I am with II, can you tell me the names of the two timeshare units on the French side?


----------



## stmartinfan (Feb 18, 2013)

JudyS said:


> I've stayed at Divi Little Bay (in around 2006) and liked it. The units generally face the ocean, with some right on the beach, some up on a hill overlooking the beach, and some facing deep water. I think the studios are the ones that face the beach and the larger units face deep water. I stayed in both (during a three-night stay! we couldn't get the same unit for our whole stay) and liked the studio, because the one I had was *right* on the beach. I didn't find the beach crowded, but there are some cruise ships who use part of that beach, so there is the risk of crowding at times.
> 
> 
> The units at Divi Little Bay were a bit rundown, but I think they were planning a renovation at the time.
> ...



We own at Divi Little Bay and love it there.  The beach is nice and there are always enough chairs.  It also has 3 nice pool areas.

Personally, we like the location because it's very private yet one of the quickest locations to many of the other beaches.  (The only ones that would be closer would be the2 on the French side.)

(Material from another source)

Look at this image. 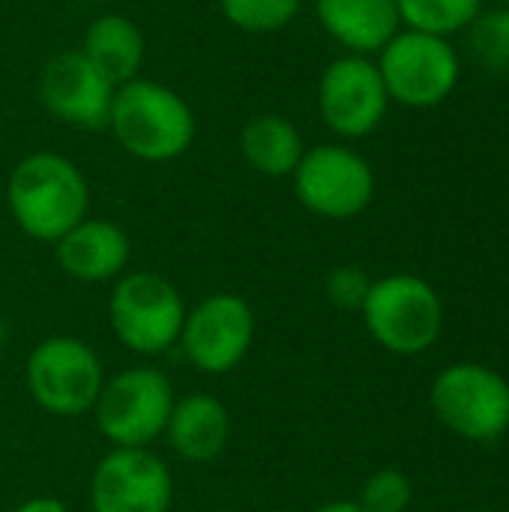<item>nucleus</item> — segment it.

I quoted a few points above, so I could share correct info.  The studios, one and two bedroom units are spread throughout the resort, so there are some of each facing the different sides of the beach.

Divi no longer hosts tours from cruise boats, so there is no crowding on the beach.

The resort recently completed renovating all its units.  They are not five star (but timeshares in SXM aren't).  They are nicely updated, comfortable and decently sized.

As others have said, "best" is subjective.  Many people love staying in the Simpson Bay Area, because they are in the midst of all the restaurants and bars.  I personally think it's like staying in a city and not at a tropical resort.  I must prefer Divi's location on a peninsula surrounded by beautiful blue water with lots of open space between buildings and no traffic nearby.


----------



## JudyS (Feb 18, 2013)

You don't have to be a member to access RCI's online resort directory. The two resorts (judging by the addresses listed) are Nettle Bay Beach Club (#4824)  and Cottages de Lonvilliers (#3143).


----------



## JMSH (Feb 18, 2013)

Well I am trying to trade my Marriott timeshare through to St Martin and would love to be on the French side but those two locations are not offered by II


----------



## Anne S (Feb 18, 2013)

JMSH said:


> Well I am trying to trade my Marriott timeshare through to St Martin and would love to be on the French side but those two locations are not offered by II



It really isn't necessary to stay on the French side in order to enjoy the French part of the island. And I doubt that you would be happy with either of those resorts. Nettle Bay has the distiction of being very close to Marigot, but if you want a nice beach You will go elsewhere. Cottages de Lonvilliers is in the middle of nowhere.


----------